#### Your tasks:
• A. Reproduce word for word the stretch of the intake manifold thread from "Is the hole" through "been milled significantly.".
• B. Resume the forum thread about aligning the intake manifold with the heads, writing on from its last line.

#### Article:

*-*-*

# problem aligning the intake manifold with the heads



## 1625Goat (Feb 25, 2011)

I replaced the 6x heads on my 73 455 with 4x heads. Now I find the intake mounting holes won't line up with the 4x heads. Some are aligned but other are not!! When I look at the hole I can see only half of the hole?? The 73 455 should have come with 4x heads and I believe the intake is the same. I could really use some help!!


----------



## Mr. P-Body (Jan 20, 2011)

Is the hole "high" or "low"? If the hole in the intake is too high to line up with the holes in the heads, the heads and/or block have been "milled" a significant amount. Milling the intake's flanges is the "fix". 

If the holes in the manifold are "too low", the intake has been milled significantly.

There is no difference between 4X and 6X as far as the flange pattern and "positioning" are concerned. It has "been done" to "slot" the holes to allow the bolts to go. Not optimum, but not uncommon.

Hope this is helpful.

Jim


----------



## ALKYGTO (Mar 29, 2010)

:agree Better check cc. of chambers on these heads, you could be in for a major compression ratio change.


----------



## 1625Goat (Feb 25, 2011)

Jim, actually all the holes are at the same level but a couple of the holes are off a bit front to back. I don't believe the intake was milled as it is stock with stock 6x heads. 
You confirmed what I thought about the positioning of 4x vs 6x heads; I thought they would be the same. As I thought the stock intake would also be the same. Jim I appreiciate you response.

Byron


----------



## 1625Goat (Feb 25, 2011)

ALKYGTO said:


> :agree Better check cc. of chambers on these heads, you could be in for a major compression ratio change.


Why do you think their might be a compression change? The 73 motor came with the 4x heads but someone had switched them to 6x and put the 4x heads in the trunk.


----------



## BearGFR (Aug 25, 2008)

1625Goat said:


> Why do you think their might be a compression change? The 73 motor came with the 4x heads but someone had switched them to 6x and put the 4x heads in the trunk.


If the heads have been milled, then the chambers will be smaller --- that will make the compression ratio higher. 

I read your other post that said the alignment problem isn't "top to bottom", but is "front to rear" --- is that right? Have you installed and tightened the bolt from the top of the timing/cover to the front of the manifold yet? If so, loosen that, then start the bolts from manifold to the heads - barely snug them but don't tighten, then tighten up that front bolt, then torque the manifold bolts.

Bear


----------



## 1625Goat (Feb 25, 2011)

BearGFR said:


> If the heads have been milled, then the chambers will be smaller --- that will make the compression ratio higher.

*-*-*

#### Listed records:
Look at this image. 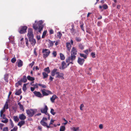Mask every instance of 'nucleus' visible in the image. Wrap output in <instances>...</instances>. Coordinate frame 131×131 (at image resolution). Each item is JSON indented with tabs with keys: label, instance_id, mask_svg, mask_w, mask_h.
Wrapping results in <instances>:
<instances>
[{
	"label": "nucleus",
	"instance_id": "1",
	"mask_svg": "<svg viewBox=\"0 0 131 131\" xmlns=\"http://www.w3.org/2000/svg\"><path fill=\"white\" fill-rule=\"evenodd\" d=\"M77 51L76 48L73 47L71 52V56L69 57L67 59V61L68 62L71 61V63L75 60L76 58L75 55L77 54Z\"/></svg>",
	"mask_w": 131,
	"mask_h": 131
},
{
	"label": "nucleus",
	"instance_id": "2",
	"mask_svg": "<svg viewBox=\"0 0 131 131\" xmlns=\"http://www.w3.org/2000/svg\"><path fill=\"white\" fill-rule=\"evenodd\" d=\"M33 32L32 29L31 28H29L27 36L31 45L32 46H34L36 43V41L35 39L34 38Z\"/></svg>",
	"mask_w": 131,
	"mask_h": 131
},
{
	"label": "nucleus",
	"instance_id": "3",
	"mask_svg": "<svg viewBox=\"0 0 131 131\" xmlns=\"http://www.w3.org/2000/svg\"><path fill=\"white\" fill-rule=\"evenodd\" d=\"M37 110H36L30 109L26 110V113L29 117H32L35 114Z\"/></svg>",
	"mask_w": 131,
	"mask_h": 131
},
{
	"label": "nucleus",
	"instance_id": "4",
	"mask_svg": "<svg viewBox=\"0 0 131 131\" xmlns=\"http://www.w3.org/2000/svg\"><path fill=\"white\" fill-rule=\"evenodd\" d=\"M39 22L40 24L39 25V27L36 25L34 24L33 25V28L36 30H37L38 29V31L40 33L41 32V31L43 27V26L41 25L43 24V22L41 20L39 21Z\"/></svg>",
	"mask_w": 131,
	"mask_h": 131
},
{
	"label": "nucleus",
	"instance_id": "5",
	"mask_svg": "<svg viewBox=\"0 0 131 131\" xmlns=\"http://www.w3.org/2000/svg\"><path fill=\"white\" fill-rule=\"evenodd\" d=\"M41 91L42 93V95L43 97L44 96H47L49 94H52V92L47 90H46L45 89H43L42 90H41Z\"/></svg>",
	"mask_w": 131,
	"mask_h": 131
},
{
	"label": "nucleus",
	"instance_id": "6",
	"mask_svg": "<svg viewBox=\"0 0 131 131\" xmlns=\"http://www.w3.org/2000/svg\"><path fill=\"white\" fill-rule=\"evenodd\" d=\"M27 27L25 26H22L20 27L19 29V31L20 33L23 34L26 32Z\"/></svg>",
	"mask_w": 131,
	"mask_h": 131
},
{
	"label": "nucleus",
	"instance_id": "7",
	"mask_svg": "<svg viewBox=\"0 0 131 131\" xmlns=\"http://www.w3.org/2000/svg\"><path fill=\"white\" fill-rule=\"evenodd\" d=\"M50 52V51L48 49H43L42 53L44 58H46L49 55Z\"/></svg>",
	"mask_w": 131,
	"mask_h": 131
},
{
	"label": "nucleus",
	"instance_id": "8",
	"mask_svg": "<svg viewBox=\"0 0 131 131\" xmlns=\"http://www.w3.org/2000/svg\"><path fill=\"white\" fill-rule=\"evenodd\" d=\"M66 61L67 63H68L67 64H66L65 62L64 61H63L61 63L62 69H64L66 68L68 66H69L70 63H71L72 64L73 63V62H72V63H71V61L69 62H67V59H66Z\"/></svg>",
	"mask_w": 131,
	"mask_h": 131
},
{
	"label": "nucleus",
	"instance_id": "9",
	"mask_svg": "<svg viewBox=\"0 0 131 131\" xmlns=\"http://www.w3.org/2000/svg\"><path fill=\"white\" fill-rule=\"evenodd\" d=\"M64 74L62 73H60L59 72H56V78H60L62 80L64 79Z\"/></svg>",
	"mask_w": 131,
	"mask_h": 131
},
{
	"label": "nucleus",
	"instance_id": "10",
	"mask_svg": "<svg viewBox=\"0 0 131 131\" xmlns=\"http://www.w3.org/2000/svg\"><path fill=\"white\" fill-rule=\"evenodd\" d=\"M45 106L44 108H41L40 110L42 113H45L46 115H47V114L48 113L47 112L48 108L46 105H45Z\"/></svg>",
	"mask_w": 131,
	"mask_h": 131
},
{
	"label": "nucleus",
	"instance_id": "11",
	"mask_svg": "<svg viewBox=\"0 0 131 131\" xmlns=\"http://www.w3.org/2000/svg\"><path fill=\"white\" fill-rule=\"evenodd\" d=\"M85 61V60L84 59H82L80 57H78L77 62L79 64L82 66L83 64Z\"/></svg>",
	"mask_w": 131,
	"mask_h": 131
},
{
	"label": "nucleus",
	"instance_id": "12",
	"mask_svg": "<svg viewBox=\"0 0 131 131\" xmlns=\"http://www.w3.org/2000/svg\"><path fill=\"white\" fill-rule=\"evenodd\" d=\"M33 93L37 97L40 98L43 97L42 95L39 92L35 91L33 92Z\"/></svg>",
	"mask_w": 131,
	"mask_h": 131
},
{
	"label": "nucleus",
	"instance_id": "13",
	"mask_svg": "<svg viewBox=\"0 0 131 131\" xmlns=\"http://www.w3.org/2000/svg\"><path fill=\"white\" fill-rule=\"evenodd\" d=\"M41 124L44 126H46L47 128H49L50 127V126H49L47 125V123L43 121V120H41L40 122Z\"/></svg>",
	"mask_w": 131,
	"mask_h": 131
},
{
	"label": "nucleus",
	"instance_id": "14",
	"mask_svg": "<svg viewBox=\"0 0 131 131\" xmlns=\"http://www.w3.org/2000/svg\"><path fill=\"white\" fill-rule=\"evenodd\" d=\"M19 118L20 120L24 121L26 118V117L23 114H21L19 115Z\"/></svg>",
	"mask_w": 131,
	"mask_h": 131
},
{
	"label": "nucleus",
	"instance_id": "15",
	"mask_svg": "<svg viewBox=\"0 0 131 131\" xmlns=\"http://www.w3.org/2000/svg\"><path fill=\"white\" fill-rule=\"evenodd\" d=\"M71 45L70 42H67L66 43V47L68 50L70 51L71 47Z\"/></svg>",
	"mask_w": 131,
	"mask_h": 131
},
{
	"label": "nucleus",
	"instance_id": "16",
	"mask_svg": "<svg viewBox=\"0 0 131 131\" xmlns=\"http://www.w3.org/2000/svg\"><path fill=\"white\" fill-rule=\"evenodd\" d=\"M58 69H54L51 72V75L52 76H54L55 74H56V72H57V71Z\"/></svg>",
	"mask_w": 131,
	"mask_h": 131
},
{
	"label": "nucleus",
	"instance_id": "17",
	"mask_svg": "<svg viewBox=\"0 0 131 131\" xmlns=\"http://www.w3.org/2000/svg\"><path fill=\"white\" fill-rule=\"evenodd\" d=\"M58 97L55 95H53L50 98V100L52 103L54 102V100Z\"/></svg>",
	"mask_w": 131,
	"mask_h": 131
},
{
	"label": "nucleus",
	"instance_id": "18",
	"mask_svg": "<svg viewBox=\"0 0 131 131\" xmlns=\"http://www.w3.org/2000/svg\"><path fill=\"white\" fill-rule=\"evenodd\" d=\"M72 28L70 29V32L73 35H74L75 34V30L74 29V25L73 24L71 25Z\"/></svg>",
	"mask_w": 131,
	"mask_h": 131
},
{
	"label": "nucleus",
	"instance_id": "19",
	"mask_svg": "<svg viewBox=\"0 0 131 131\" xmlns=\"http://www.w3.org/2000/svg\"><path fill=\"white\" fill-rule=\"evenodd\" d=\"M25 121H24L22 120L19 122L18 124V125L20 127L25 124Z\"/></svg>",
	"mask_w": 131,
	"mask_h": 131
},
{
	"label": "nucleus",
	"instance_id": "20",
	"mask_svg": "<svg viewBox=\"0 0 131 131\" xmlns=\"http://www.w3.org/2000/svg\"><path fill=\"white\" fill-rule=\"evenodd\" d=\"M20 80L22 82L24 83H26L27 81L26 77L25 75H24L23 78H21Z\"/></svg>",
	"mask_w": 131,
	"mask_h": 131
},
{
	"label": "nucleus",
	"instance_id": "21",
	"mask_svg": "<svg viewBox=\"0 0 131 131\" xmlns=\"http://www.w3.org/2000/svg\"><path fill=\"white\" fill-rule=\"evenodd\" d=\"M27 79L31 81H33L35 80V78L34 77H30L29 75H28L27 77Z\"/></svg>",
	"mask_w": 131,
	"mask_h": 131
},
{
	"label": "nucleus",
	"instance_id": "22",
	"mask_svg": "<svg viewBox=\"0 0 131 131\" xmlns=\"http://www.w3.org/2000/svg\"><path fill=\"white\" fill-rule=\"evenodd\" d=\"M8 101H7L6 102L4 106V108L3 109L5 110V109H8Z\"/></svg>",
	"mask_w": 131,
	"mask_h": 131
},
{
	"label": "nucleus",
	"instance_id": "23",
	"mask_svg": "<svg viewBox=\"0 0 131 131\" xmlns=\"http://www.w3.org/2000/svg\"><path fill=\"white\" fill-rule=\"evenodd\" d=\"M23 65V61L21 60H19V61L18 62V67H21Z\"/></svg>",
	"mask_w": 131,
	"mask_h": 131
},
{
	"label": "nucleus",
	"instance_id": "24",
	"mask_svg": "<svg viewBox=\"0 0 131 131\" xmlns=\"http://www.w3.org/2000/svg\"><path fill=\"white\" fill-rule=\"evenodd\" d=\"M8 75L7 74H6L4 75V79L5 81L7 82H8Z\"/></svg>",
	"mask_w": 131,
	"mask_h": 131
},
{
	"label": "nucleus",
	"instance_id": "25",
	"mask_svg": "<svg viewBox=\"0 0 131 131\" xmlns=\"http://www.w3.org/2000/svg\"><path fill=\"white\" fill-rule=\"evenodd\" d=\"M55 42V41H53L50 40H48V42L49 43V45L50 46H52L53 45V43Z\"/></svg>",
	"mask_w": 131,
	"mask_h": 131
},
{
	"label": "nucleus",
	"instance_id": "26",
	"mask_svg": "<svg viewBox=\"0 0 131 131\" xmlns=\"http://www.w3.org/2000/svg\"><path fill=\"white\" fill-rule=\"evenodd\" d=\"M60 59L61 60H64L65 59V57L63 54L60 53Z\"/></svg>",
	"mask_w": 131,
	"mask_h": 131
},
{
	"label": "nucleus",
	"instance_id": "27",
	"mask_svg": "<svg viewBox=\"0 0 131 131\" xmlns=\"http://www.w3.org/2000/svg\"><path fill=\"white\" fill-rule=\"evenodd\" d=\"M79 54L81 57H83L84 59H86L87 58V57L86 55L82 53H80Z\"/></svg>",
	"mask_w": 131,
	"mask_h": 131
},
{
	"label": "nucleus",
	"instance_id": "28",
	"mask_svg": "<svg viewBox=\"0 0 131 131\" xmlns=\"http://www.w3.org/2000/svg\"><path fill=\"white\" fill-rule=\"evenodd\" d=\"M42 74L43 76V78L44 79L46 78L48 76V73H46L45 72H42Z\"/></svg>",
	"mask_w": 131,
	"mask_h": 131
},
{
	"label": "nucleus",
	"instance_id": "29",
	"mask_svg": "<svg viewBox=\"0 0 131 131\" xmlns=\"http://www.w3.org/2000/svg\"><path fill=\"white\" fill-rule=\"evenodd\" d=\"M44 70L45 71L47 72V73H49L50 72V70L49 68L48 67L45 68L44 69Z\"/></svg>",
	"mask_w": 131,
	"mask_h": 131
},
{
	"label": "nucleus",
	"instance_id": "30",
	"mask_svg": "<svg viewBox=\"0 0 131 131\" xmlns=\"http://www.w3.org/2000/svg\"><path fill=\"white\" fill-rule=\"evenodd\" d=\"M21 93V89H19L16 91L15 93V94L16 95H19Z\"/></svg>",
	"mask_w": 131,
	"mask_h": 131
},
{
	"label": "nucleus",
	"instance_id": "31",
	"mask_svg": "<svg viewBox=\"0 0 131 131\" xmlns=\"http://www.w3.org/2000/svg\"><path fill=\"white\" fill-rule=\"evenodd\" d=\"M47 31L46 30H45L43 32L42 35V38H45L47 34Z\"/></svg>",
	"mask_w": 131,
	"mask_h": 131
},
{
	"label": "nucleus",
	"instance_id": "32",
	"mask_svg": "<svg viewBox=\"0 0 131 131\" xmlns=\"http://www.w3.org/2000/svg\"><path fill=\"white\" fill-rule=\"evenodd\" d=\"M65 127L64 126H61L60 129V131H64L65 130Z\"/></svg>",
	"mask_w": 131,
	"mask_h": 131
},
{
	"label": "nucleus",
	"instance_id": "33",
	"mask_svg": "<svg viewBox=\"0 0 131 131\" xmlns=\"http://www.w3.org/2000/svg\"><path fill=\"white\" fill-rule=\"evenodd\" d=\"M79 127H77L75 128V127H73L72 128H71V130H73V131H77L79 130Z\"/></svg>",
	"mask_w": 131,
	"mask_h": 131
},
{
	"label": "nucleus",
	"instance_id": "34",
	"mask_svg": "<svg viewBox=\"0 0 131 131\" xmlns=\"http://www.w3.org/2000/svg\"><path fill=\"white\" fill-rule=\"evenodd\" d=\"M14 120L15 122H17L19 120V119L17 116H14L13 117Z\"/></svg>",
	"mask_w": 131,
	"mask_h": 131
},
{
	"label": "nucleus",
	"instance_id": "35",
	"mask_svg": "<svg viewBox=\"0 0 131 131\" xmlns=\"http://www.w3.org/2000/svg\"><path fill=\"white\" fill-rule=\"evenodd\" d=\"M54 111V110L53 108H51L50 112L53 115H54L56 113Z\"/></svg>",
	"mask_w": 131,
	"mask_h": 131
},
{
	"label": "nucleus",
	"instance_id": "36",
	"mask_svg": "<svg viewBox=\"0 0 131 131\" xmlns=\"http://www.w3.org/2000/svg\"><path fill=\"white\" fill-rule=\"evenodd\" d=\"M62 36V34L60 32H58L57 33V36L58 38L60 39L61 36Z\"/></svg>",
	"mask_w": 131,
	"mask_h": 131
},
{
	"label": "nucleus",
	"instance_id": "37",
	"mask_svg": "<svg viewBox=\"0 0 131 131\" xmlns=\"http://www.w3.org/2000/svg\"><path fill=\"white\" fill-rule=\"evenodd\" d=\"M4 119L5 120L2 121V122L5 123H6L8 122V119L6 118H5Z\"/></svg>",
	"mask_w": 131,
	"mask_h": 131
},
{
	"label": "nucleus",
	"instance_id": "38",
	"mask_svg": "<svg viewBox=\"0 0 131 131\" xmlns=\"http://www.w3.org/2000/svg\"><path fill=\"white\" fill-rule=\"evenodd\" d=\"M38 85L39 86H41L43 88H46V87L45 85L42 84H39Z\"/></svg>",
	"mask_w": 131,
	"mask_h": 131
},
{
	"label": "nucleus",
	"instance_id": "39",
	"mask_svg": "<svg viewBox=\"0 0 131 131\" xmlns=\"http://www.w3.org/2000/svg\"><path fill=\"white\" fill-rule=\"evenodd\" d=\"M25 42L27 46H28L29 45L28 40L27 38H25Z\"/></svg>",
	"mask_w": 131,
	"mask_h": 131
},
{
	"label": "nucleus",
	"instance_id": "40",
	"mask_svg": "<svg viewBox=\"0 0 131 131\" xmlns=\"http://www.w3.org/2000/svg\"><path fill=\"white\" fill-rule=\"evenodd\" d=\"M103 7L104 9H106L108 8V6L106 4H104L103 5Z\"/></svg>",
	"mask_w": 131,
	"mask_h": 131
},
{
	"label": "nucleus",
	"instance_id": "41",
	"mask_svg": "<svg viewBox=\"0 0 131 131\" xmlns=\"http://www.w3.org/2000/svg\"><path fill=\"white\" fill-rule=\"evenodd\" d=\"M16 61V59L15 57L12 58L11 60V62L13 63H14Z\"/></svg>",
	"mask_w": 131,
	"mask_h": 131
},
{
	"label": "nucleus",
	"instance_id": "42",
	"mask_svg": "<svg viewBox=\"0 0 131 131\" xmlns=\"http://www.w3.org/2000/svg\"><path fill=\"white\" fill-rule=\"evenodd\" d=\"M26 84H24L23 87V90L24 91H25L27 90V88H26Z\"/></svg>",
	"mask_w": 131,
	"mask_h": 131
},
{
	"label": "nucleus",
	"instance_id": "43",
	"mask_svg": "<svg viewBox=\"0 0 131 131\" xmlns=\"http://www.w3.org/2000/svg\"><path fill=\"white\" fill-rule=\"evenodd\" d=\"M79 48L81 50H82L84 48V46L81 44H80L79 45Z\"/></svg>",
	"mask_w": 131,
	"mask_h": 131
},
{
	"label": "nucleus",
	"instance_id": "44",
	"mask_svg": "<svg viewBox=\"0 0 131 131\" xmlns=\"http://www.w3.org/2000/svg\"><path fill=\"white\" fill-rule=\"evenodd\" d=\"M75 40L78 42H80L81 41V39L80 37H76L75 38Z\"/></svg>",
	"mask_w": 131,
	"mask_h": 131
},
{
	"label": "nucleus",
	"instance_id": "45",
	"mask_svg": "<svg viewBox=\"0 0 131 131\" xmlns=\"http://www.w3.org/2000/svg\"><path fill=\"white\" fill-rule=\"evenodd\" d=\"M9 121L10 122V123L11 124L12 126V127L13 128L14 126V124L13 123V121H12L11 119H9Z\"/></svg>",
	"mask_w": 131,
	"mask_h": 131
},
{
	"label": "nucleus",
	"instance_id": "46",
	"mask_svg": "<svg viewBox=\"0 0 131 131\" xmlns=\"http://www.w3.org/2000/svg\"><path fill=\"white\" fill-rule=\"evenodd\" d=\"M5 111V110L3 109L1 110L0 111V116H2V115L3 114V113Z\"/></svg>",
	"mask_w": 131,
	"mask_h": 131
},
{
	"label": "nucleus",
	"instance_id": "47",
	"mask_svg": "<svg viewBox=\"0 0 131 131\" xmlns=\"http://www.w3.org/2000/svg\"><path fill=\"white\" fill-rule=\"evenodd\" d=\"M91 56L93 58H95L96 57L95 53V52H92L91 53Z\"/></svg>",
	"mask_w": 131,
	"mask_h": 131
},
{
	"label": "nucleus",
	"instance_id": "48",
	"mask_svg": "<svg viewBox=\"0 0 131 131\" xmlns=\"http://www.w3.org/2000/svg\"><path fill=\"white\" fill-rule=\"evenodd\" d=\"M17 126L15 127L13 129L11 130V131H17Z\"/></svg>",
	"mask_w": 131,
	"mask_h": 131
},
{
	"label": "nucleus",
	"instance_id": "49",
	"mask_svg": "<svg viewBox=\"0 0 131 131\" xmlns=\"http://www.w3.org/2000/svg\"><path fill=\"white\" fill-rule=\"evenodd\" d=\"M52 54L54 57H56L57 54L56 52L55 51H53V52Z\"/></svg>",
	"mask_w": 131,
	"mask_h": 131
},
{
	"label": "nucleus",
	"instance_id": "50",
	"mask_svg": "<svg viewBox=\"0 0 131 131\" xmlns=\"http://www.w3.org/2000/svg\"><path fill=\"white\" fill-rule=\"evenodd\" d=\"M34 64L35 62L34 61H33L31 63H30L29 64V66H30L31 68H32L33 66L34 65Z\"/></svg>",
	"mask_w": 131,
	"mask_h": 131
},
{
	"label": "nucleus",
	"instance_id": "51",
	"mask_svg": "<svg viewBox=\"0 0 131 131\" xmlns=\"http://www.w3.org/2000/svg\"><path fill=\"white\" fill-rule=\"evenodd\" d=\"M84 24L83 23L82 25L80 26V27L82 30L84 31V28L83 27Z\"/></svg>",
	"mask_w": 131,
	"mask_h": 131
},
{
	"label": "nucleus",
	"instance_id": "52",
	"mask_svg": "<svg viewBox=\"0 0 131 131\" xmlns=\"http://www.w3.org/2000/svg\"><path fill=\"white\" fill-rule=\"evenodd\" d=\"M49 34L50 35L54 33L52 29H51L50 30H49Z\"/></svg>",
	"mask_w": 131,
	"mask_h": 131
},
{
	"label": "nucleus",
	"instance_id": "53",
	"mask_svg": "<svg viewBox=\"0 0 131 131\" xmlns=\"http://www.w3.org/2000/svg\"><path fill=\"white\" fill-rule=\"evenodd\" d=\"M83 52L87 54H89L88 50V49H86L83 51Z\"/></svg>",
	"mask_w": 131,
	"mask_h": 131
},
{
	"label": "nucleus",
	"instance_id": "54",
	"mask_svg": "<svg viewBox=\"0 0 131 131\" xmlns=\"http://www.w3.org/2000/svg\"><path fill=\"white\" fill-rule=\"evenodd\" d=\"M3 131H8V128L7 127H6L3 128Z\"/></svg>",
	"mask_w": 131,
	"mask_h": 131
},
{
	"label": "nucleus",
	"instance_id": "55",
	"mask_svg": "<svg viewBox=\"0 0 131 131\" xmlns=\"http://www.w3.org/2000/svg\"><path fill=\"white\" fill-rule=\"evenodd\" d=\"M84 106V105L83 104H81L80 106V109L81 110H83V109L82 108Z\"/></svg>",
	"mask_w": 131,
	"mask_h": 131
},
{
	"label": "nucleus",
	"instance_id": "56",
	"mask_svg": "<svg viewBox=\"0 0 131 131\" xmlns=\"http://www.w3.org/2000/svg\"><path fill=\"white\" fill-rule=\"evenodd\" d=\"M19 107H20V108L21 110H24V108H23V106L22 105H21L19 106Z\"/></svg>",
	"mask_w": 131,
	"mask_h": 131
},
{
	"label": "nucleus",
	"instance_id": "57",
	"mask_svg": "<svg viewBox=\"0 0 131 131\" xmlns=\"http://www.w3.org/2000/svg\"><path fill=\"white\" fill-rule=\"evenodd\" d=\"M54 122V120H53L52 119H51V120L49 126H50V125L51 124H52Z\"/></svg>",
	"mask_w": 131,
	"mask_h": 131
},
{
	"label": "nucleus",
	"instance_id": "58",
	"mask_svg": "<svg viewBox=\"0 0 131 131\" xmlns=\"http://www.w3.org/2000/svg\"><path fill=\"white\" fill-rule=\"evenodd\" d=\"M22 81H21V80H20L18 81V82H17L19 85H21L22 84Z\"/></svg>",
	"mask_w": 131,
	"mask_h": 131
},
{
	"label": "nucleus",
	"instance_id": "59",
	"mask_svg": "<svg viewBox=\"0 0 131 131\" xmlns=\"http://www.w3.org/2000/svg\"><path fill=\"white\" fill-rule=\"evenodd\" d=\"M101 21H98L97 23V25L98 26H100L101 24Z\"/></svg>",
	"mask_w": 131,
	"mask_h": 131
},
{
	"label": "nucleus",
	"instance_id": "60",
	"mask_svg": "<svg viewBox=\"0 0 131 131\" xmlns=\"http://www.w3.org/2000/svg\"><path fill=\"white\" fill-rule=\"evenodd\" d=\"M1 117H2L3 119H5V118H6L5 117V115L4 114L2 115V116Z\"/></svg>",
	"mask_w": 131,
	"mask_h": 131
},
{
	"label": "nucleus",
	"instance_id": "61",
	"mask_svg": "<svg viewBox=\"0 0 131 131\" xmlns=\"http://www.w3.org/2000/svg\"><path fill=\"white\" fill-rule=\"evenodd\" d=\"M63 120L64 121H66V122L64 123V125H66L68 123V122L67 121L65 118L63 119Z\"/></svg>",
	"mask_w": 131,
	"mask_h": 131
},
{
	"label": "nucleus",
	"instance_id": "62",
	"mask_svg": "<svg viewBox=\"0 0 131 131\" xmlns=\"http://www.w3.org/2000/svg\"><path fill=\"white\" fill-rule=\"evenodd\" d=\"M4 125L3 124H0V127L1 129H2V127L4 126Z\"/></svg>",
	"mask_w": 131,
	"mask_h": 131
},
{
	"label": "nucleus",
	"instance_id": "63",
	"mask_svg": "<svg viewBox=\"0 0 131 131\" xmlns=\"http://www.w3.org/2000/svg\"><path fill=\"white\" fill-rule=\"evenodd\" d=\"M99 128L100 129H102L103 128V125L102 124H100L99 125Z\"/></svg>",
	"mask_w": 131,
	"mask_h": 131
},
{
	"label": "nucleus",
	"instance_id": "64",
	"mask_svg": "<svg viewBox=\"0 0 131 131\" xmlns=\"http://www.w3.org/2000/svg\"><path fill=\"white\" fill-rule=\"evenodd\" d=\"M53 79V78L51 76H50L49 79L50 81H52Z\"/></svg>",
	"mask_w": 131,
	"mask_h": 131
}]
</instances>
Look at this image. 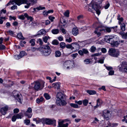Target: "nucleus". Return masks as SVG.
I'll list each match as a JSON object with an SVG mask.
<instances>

*-*-*

#### Response list:
• A.
Is the hole "high" or "low"? If the hole in the intake is too high to line up with the holes in the heads, the heads and/or block have been "milled" a significant amount. Milling the intake's flanges is the "fix". 

If the holes in the manifold are "too low", the intake has been milled significantly.

• B.
> 
> I read your other post that said the alignment problem isn't "top to bottom", but is "front to rear" --- is that right? Have you installed and tightened the bolt from the top of the timing/cover to the front of the manifold yet? If so, loosen that, then start the bolts from manifold to the heads - barely snug them but don't tighten, then tighten up that front bolt, then torque the manifold bolts.
> 
> Bear


Oh thanks for the explaining Bear. I don't believe I did yet but I did torque down the head bolts, do you think that could have caused the change? I tried to put in the bolts in loosely and some would align but others wouldn't. It really has me stumped; I've never faced this before.


----------



## BearGFR (Aug 25, 2008)

1625Goat said:


> Oh thanks for the explaining Bear. I don't believe I did yet but I did torque down the head bolts, do you think that could have caused the change? I tried to put in the bolts in loosely and some would align but others wouldn't. It really has me stumped; I've never faced this before.


Oops - I hope I didn't mislead you -- yes, the head bolts, the ones that hold the heads onto the block, should be torqued already. I meant the bolts that secure the manifold to the heads. If you've got the small bolt that pulls the water crossover at the front of the manifold up to the back of the front cover loose, and still can't wiggle the manifold around enough to start all the intake bolts with your fingers, then something's wrong. I'm stumped about what would cause them to be out of alignment front to back though...:confused

Bear


----------



## 1625Goat (Feb 25, 2011)

BearGFR said:


> Oops - I hope I didn't mislead you -- yes, the head bolts, the ones that hold the heads onto the block, should be torqued already. I meant the bolts that secure the manifold to the heads. If you've got the small bolt that pulls the water crossover at the front of the manifold up to the back of the front cover loose, and still can't wiggle the manifold around enough to start all the intake bolts with your fingers, then something's wrong. I'm stumped about what would cause them to be out of alignment front to back though...:confused
> 
> Bear


That's what I thought you meant, you didn't mislead me. I've done this job before on a few cars but never swapped out different heads. I'm going to play around with it again tomorrow and post my outcome. It's really kicking my butt though! Thanks for the response Bear. I've seen your responses to other posts and can see you are very knowledgeable.


----------



## 1625Goat (Feb 25, 2011)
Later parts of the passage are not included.